### EXERCISE TASK
Please repeat the items from their start, stopping after the line that contains "2H23L26 7L31 8V7L36", and substitute "nuclei" for "nucleus" while leaving everything else unchanged. Omit the pictures from your answer.

### PROVIDED RECORDS
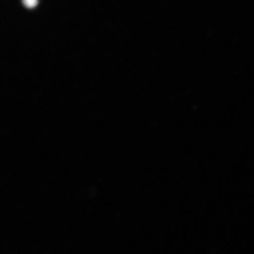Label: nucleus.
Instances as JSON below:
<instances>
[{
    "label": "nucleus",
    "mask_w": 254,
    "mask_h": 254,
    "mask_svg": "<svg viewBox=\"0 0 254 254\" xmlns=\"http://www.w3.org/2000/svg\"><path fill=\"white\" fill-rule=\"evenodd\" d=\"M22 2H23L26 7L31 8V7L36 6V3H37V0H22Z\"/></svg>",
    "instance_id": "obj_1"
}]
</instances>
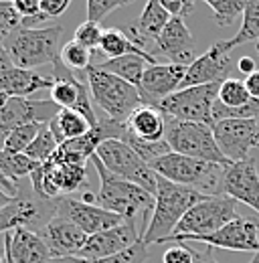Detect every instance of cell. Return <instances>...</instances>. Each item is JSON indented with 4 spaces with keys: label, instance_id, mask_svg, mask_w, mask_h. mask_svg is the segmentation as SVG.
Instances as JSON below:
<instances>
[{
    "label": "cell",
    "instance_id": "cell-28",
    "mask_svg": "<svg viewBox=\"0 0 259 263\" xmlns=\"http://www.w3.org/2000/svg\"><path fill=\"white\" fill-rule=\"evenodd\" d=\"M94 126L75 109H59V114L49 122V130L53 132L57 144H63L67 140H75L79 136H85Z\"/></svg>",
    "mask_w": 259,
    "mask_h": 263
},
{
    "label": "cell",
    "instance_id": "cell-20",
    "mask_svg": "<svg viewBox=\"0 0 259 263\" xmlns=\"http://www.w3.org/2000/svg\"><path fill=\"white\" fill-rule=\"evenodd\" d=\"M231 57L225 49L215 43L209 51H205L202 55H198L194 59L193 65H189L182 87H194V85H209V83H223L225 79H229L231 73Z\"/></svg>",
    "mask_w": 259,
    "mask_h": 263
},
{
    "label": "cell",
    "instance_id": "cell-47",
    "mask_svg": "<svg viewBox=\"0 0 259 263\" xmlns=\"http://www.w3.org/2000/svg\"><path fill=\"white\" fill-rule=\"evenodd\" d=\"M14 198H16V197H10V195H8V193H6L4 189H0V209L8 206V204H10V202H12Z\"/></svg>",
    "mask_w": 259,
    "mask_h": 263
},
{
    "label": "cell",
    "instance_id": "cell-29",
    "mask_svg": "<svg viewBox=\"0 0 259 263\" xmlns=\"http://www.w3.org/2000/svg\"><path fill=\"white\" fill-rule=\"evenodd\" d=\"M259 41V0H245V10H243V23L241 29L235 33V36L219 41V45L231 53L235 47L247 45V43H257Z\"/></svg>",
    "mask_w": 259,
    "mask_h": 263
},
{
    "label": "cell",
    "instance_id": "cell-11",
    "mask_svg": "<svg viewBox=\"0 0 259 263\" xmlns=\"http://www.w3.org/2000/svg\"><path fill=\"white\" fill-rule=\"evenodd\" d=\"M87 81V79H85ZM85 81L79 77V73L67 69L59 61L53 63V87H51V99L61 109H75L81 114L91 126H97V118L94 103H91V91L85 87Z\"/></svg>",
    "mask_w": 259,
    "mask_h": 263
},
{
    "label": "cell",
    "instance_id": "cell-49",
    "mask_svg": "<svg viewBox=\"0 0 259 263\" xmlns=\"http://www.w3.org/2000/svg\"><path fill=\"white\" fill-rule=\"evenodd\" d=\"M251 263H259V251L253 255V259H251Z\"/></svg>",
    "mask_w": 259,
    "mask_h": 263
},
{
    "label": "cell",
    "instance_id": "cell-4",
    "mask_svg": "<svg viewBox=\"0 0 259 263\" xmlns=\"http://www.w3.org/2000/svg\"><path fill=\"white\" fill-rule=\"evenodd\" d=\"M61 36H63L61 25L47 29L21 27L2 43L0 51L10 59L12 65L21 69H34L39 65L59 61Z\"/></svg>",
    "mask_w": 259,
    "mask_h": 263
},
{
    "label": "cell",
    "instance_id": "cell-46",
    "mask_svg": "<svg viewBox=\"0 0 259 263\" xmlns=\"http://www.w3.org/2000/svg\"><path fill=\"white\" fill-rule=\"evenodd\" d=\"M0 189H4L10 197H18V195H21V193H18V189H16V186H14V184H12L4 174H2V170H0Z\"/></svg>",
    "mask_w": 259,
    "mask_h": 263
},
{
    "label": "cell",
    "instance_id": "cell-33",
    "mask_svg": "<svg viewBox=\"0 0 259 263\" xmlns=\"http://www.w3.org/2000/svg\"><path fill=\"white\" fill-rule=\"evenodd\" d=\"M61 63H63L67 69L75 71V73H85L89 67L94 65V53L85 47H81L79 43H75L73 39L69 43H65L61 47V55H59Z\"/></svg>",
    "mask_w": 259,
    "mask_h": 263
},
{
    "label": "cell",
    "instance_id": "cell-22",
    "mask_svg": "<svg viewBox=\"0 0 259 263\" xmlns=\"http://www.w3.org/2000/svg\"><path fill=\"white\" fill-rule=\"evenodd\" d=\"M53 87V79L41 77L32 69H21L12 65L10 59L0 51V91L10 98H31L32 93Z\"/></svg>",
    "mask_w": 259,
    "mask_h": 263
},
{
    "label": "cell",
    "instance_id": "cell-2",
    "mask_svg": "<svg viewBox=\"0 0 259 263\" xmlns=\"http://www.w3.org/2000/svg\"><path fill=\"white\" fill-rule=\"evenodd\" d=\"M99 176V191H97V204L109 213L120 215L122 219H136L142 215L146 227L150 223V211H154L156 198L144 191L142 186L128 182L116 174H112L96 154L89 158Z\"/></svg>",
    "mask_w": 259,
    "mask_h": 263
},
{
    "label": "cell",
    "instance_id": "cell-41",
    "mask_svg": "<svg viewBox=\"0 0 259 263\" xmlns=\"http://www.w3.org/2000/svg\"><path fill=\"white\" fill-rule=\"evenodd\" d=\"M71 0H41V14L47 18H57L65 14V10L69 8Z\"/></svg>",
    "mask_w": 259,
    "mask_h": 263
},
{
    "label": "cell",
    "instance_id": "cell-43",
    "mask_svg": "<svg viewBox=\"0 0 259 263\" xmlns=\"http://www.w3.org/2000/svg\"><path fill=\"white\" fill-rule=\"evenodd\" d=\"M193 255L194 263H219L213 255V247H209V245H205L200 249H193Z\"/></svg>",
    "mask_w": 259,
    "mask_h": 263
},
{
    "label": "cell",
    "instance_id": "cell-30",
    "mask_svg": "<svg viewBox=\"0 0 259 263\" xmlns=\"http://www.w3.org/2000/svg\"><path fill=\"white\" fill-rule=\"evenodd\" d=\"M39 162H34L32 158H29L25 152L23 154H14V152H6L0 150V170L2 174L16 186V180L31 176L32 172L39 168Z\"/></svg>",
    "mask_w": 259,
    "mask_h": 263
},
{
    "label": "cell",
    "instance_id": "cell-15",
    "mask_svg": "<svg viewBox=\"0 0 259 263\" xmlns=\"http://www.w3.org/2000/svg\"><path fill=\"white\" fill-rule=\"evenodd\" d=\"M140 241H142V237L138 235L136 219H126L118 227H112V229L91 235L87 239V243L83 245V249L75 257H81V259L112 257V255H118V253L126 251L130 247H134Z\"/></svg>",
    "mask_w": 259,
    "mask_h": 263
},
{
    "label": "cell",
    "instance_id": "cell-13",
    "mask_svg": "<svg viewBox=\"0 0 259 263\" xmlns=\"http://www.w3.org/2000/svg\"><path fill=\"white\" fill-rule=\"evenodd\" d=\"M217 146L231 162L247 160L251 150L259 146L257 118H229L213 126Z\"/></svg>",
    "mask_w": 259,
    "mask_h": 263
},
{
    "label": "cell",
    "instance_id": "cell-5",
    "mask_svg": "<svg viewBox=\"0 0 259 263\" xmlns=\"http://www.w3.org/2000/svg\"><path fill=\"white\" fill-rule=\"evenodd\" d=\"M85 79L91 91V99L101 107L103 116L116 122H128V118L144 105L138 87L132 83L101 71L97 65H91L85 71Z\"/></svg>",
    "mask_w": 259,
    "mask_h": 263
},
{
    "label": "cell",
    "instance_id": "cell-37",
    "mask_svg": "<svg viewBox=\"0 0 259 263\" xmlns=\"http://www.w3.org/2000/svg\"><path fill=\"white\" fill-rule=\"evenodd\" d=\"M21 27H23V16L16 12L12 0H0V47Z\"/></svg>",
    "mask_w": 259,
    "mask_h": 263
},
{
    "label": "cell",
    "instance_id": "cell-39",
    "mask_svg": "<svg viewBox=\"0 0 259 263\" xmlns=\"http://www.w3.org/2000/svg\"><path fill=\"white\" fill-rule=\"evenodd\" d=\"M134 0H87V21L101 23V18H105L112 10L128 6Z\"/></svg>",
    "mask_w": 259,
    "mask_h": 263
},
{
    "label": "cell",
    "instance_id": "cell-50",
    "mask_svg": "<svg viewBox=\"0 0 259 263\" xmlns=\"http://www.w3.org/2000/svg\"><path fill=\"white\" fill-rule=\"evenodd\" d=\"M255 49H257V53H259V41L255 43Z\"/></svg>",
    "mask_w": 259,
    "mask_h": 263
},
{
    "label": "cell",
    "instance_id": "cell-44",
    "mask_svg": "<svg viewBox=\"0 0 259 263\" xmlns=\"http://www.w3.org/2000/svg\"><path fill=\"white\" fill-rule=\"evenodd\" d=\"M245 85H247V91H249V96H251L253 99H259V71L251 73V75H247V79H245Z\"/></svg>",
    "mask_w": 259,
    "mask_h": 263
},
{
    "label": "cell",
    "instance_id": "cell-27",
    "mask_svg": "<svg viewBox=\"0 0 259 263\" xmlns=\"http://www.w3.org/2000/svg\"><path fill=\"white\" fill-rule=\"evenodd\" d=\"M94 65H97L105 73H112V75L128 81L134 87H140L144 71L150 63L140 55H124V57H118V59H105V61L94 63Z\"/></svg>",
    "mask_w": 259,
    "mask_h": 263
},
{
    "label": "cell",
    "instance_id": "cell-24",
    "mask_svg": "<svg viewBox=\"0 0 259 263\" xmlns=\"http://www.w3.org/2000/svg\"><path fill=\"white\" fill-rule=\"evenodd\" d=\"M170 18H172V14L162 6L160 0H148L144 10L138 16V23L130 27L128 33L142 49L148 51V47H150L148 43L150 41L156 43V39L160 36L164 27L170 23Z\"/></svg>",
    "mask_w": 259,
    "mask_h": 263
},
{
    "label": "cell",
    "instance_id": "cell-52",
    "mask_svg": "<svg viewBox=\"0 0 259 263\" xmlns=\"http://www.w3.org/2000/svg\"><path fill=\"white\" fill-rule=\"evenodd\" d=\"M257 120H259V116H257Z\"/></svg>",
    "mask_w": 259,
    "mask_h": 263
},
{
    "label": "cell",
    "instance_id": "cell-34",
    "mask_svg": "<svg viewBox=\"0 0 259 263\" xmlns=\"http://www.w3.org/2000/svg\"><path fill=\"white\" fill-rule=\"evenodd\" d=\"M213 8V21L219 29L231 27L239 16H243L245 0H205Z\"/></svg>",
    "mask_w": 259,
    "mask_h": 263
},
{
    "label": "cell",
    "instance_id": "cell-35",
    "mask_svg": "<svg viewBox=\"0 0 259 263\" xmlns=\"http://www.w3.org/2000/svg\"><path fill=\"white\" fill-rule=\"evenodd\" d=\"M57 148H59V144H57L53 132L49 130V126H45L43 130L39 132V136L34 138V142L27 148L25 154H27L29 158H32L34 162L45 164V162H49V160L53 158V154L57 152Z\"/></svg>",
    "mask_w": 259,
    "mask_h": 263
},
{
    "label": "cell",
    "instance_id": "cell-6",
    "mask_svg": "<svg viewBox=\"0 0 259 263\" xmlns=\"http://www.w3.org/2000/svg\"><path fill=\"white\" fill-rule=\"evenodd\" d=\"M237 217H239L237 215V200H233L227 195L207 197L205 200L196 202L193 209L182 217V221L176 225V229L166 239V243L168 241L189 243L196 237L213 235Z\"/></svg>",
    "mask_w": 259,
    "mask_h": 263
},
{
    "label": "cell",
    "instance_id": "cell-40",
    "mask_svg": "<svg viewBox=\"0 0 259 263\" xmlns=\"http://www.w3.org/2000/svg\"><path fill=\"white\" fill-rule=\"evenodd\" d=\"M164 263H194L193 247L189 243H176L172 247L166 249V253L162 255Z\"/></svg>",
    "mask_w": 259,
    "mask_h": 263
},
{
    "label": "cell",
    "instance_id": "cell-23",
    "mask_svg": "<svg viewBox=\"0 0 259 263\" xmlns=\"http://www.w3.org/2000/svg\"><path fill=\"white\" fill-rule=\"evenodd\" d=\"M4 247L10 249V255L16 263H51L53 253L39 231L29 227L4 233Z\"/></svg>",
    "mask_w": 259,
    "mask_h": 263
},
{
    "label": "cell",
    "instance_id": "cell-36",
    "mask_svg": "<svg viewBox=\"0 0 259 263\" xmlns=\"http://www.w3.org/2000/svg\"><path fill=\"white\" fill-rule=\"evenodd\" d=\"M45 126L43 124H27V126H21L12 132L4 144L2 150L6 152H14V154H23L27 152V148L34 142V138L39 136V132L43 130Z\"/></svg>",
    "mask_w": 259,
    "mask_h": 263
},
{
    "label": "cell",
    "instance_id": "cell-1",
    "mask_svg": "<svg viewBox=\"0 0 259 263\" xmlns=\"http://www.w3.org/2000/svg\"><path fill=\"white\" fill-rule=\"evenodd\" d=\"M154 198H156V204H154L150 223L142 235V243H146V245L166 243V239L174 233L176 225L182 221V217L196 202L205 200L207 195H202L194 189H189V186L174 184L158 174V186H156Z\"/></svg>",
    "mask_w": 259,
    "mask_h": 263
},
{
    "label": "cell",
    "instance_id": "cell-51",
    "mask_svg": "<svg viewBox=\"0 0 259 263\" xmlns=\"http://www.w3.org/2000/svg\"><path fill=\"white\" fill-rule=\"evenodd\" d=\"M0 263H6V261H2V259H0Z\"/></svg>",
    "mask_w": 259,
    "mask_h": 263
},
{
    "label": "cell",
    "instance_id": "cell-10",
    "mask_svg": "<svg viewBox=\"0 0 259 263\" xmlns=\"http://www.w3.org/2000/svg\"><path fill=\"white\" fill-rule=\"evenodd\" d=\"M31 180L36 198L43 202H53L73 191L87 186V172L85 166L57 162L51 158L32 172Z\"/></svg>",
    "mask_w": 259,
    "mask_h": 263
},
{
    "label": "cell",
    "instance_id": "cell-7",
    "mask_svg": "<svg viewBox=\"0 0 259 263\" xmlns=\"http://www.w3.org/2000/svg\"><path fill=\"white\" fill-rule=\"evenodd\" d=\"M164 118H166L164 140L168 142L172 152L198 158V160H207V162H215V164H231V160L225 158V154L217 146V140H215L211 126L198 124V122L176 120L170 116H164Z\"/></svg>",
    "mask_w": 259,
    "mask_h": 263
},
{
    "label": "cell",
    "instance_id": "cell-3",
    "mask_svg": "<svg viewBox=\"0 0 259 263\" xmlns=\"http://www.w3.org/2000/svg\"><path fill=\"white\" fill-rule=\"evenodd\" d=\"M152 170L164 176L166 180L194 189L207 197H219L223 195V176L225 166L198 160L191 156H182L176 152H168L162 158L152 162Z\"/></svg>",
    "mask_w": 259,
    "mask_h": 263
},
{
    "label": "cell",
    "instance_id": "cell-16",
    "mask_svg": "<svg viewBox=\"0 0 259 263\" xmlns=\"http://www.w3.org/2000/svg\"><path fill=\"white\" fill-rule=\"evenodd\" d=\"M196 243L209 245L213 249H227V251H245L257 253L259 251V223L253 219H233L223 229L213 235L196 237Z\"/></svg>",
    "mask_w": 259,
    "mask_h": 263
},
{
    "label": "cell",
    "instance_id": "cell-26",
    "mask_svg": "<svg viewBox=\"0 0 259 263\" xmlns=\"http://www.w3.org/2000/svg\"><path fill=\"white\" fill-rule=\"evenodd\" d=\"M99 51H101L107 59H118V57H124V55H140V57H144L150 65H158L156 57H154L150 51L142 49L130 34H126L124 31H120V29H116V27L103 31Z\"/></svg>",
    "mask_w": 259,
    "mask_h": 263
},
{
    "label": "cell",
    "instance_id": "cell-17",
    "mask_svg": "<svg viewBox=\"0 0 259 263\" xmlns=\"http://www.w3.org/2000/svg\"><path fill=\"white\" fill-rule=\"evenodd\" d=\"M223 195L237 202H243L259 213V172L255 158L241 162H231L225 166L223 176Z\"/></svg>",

### SOLUTION BELOW
Label: nuclei.
Instances as JSON below:
<instances>
[{
    "label": "nuclei",
    "mask_w": 254,
    "mask_h": 254,
    "mask_svg": "<svg viewBox=\"0 0 254 254\" xmlns=\"http://www.w3.org/2000/svg\"><path fill=\"white\" fill-rule=\"evenodd\" d=\"M22 2H23L26 7L31 8V7L36 6V3H37V0H22Z\"/></svg>",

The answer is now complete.